Konzert Sextaner des Lampertheimer Gymnasiums zeigen ihr Können / Musicalaufführung vor künstlerischem Bühnenbild

Lessing-Schüler begeistern mit Kostümen, Musik und Gesang

Archivartikel

Lampertheim.Mittlerweile ist das Sextanerkonzert des Lessing-Gymnasiums Lampertheim (LGL) kurz vor Ende des Schuljahres schon eine Tradition. So wurde die Aula der Schule am Dienstagabend wieder mit toller Musik gefüllt. Die Bläserklasse 5 unter der Leitung von Jérôme Dath eröffnete den Abend mit der „Ode an die Freude“ von Ludwig van Beethoven und führte das Publikum durch die erste Hälfte des Programms.

„Wir freuen uns sehr, dass Sie heute da sind, um mit uns den musikalischen Abschluss des Schuljahres zu feiern“, begrüßte der neue stellvertretende Schulleiter alle Familien und Freunde stellvertretend für Schulleiterin Silke Weimar-Ekdur, die krankheitsbedingt verhindert war. Es folgten einige Stücke der Bläserklasse aus „The Young Concert“ von Kees Vlak. Los ging es mit dem Stück „Fanfare“, welches den Charakter eines Marsches hatte. „Morning Prayer“ erklang dagegen ruhig und harmonisch. Der Ruf des Kuckuck hallte mit „Cuckoo Tree“ durch die Aula.

Dem Publikum eingeheizt

Einen schnelleren Rhythmus gab es bei „Carillon“, bevor „Little Parade“ zum Abschluss gespielt wurde. Nach einem kräftigen Applaus des Publikums präsentierte die Bläserklasse ihr Können mit „When The Saints“ und beendete ihren Auftritt mit dem „Power-Rock“, der an „We will rock you“ von Queen erinnerte. Obwohl die Jungen und Mädchen erst seit neun Monaten gemeinsam proben, überzeugten sie ihr Publikum mit ihrem sicheren und klangvollen Auftritt. Nach einem kurzen Kulissenwechsel führte die Gesangsklasse 5 unter der Leitung von Kathrin Gehrling die Gäste durch den zweiten Teil des Abends. „Die Gesangsklasse 5 wird Sie nun in die Welt von Jorinde und Joringel entführen“, kündigte Gehrling an. Mit Masken und Kostümen, welche die Schüler mit der Hilfe von Kristof Rüter selbst gebastelt hatten, betraten die Jungen und Mädchen die Bühne. Diese war durch das Bühnenbild, welches im Kunstunterricht von Gerrit Stevens gebastelt wurde, in einen magischen Märchenwald verwandelt worden.

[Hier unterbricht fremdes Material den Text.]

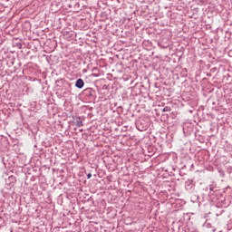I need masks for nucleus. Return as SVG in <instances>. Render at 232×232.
<instances>
[{
	"instance_id": "1",
	"label": "nucleus",
	"mask_w": 232,
	"mask_h": 232,
	"mask_svg": "<svg viewBox=\"0 0 232 232\" xmlns=\"http://www.w3.org/2000/svg\"><path fill=\"white\" fill-rule=\"evenodd\" d=\"M83 95L85 97H89V99H94L95 98V90L92 88H87L83 91Z\"/></svg>"
},
{
	"instance_id": "3",
	"label": "nucleus",
	"mask_w": 232,
	"mask_h": 232,
	"mask_svg": "<svg viewBox=\"0 0 232 232\" xmlns=\"http://www.w3.org/2000/svg\"><path fill=\"white\" fill-rule=\"evenodd\" d=\"M75 125L77 126V128H81V126H82V121L77 120L75 121Z\"/></svg>"
},
{
	"instance_id": "2",
	"label": "nucleus",
	"mask_w": 232,
	"mask_h": 232,
	"mask_svg": "<svg viewBox=\"0 0 232 232\" xmlns=\"http://www.w3.org/2000/svg\"><path fill=\"white\" fill-rule=\"evenodd\" d=\"M75 88H78V90H82V88H84V80H82V78L76 80Z\"/></svg>"
},
{
	"instance_id": "7",
	"label": "nucleus",
	"mask_w": 232,
	"mask_h": 232,
	"mask_svg": "<svg viewBox=\"0 0 232 232\" xmlns=\"http://www.w3.org/2000/svg\"><path fill=\"white\" fill-rule=\"evenodd\" d=\"M227 173L231 174L232 173V167H227Z\"/></svg>"
},
{
	"instance_id": "8",
	"label": "nucleus",
	"mask_w": 232,
	"mask_h": 232,
	"mask_svg": "<svg viewBox=\"0 0 232 232\" xmlns=\"http://www.w3.org/2000/svg\"><path fill=\"white\" fill-rule=\"evenodd\" d=\"M87 179H92V173L87 174Z\"/></svg>"
},
{
	"instance_id": "5",
	"label": "nucleus",
	"mask_w": 232,
	"mask_h": 232,
	"mask_svg": "<svg viewBox=\"0 0 232 232\" xmlns=\"http://www.w3.org/2000/svg\"><path fill=\"white\" fill-rule=\"evenodd\" d=\"M163 111H171V108L167 106L163 109Z\"/></svg>"
},
{
	"instance_id": "9",
	"label": "nucleus",
	"mask_w": 232,
	"mask_h": 232,
	"mask_svg": "<svg viewBox=\"0 0 232 232\" xmlns=\"http://www.w3.org/2000/svg\"><path fill=\"white\" fill-rule=\"evenodd\" d=\"M207 227H211V225H209V223H207Z\"/></svg>"
},
{
	"instance_id": "4",
	"label": "nucleus",
	"mask_w": 232,
	"mask_h": 232,
	"mask_svg": "<svg viewBox=\"0 0 232 232\" xmlns=\"http://www.w3.org/2000/svg\"><path fill=\"white\" fill-rule=\"evenodd\" d=\"M186 186H193V179H188L186 181Z\"/></svg>"
},
{
	"instance_id": "6",
	"label": "nucleus",
	"mask_w": 232,
	"mask_h": 232,
	"mask_svg": "<svg viewBox=\"0 0 232 232\" xmlns=\"http://www.w3.org/2000/svg\"><path fill=\"white\" fill-rule=\"evenodd\" d=\"M212 191H215V188L210 187L209 188V195H213Z\"/></svg>"
},
{
	"instance_id": "10",
	"label": "nucleus",
	"mask_w": 232,
	"mask_h": 232,
	"mask_svg": "<svg viewBox=\"0 0 232 232\" xmlns=\"http://www.w3.org/2000/svg\"><path fill=\"white\" fill-rule=\"evenodd\" d=\"M211 231L215 232V229L212 228Z\"/></svg>"
}]
</instances>
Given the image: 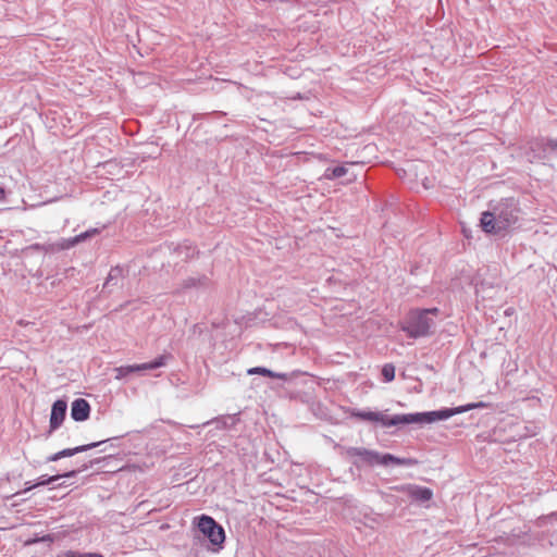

Auf dieser Bühne präsentierten die Schülerinnen und Schüler dem Publikum das Mini-Musical „Jorinde und Joringel“. Mit ihrem Gesang erzählten die Kinder das Märchen von Jorinde, die von einer alten Hexe in eine Nachtigall verwandelt wird und Joringel, der sie mit einer blutroten Blume schließlich befreien kann. Neben vielen weiteren Schauspielern standen dabei Layla Landgraf als Jorinde und Silas Unger als Joringel auf der Bühne.

Die alte Hexe wurde von Sophie Schönberger gespielt. Für die musikalische Begleitung sorgte Martin Gehrling am Klavier. Mit einem Happy End und dem Lied „Vorbei“ nahm das zauberhafte Musical sein Ende. Zum Abschluss ergriff Monika Hebbeker aus dem Schulleitungs-Team noch einmal das Wort und richtete ein großes Lob an alle Musikerinnen und Musiker des Abends. „Es ist toll, wie man mit einfachen Mitteln etwas auf die Bühne zaubern kann“, betonte sie. Wer nach diesem Konzert noch mehr Lust auf Musik bekommen hat, ist herzlich zum Sommerkonzert des LGL eingeladen, welches am 18. Juni um 19 Uhr in der Aula stattfinden wird.